**Instruction A**
Please list every card rank whose pairs the Jacks or Better text calls the most common paying hands.
**Instruction B**
Carry on writing the Jacks or Better text, starting after its final sentence.

Video poker is one of the games where it is possible to shift the advantage from the casino to the player. Today we focused on the Jacks or Better variant. You will learn about the frequency of individual winning combinations, but above all how to achieve ideal gaming conditions, ie when the value of the progressive jackpot is so high that it pays to play and erase the advantage of the casino. Moreover, in the end of the article we introduce you the best Jacks or Better strategy

The payout ratio of different hands increases depending on the frequency of the given hands in all video poker games. In Jacks or Better, the most common paying hands are pairs of Jacks, Queens, Kings, and Aces. They also have the lowest payout ratio - just 1:1. At the other end, the rarest hand in video poker, the royal flush, is also the highest paying, at 800:1. The exact frequency of each hand can be found in the table below.

Records of spatial reasoning questions:

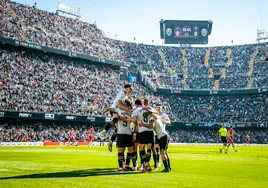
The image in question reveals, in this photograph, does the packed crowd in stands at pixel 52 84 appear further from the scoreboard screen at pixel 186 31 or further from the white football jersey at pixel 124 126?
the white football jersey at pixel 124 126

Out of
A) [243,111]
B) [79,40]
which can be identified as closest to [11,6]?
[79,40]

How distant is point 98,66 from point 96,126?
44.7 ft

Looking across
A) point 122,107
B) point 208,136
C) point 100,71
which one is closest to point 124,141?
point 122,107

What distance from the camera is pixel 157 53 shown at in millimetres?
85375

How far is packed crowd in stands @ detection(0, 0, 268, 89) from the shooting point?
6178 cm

---

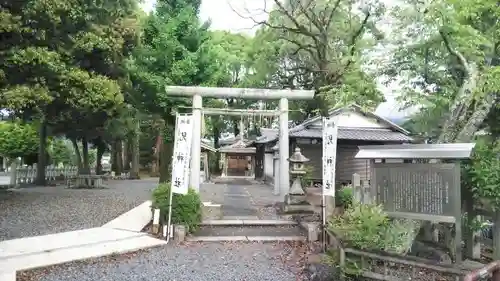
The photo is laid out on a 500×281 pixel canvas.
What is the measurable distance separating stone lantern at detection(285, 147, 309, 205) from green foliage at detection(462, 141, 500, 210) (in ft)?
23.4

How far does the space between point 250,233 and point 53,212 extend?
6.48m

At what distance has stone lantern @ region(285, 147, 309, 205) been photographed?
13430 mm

* * *

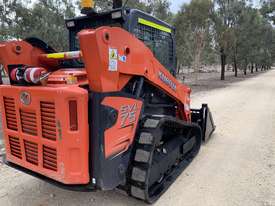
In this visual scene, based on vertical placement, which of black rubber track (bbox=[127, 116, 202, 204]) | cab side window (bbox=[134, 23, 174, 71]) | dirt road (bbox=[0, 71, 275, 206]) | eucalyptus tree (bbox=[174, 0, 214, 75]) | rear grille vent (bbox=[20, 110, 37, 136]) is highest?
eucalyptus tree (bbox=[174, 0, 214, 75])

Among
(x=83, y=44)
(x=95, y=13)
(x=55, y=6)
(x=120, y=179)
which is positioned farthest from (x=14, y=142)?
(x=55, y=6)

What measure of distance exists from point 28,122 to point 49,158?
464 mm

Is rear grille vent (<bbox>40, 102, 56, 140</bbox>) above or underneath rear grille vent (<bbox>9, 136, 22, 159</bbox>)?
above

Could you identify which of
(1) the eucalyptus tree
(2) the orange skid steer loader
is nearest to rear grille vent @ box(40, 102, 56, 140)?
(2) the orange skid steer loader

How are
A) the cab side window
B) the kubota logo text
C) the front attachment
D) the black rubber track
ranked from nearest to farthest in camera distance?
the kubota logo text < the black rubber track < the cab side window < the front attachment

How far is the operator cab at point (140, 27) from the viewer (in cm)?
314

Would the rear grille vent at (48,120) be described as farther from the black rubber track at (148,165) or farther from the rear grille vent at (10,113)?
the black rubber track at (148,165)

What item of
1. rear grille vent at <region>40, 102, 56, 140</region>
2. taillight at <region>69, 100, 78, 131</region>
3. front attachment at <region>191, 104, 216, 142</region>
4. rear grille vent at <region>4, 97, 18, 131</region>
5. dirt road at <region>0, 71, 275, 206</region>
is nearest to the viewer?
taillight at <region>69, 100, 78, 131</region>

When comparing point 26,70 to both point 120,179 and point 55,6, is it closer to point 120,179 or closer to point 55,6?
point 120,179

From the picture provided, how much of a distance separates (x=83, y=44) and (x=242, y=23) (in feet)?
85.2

**Exercise answer A**
Jacks, Queens, Kings, Aces

**Exercise answer B**
 Combination Frequency Average Return Royal Flush 40391 1,98 Straight Flush 9148 0,55 Four of a Kind 423 5,91 Full House 86,8 10,36 Flush 90,8 6,61 Straight 89 4,49 Three of a Kind 13 22,33 Two Pair 7,7 25,86 Jacks or Better 4,6 21,46

The numbers in the "frequency" column show us the average occurrence rate of all hands:

• A straight appears once every 89 hands
• A four of a kind once every 423 hands
• A straight flush once every 9148 hands

The numbers in the "percentage of return" column show us the relative amount that contributes to the game's total return.

For four of a kind, the figure is 5.91%, which means that four of a kind accounts for 5.91% of the total average return of 99.54% for this game. If this combination were removed from the game entirely, the average return for this version would be only 93.63%.

## How to find out the short-term winnings at Jacks or Better poker

As you can see in the 'frequency' column, jacks or better combo comes once every 4.6 hands, and a royal flush is then on the other side of the leaderboard. It will only come up once every 40391 hands. Combining this number with the "return percentage" gives us an idea of what kind of win we can expect in a relatively short period of time. And that's very advantageous with Jacks or Better.

For a short game session, say only a hundred hands played, we can expect to play every hand at least once, except for the top three: four of a kind, straight flush, and royal flush.

Subtract their percentages from the overall average return, and you get the average return for 100 hands: 91.1%.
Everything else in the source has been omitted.